_TASK PROMPT_: For every entry that follows, return an identical copy.

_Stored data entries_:
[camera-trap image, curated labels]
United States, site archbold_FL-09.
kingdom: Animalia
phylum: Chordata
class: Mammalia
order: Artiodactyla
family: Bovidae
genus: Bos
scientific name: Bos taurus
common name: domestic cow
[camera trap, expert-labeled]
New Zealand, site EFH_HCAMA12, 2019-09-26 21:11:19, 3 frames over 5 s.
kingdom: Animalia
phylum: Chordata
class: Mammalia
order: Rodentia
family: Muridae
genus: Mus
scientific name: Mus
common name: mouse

_OUTPUT BELOW_:
[camera-trap image, curated labels]
United States, site archbold_FL-09.
kingdom: Animalia
phylum: Chordata
class: Mammalia
order: Artiodactyla
family: Bovidae
genus: Bos
scientific name: Bos taurus
common name: domestic cow
[camera trap, expert-labeled]
New Zealand, site EFH_HCAMA12, 2019-09-26 21:11:19, 3 frames over 5 s.
kingdom: Animalia
phylum: Chordata
class: Mammalia
order: Rodentia
family: Muridae
genus: Mus
scientific name: Mus
common name: mouse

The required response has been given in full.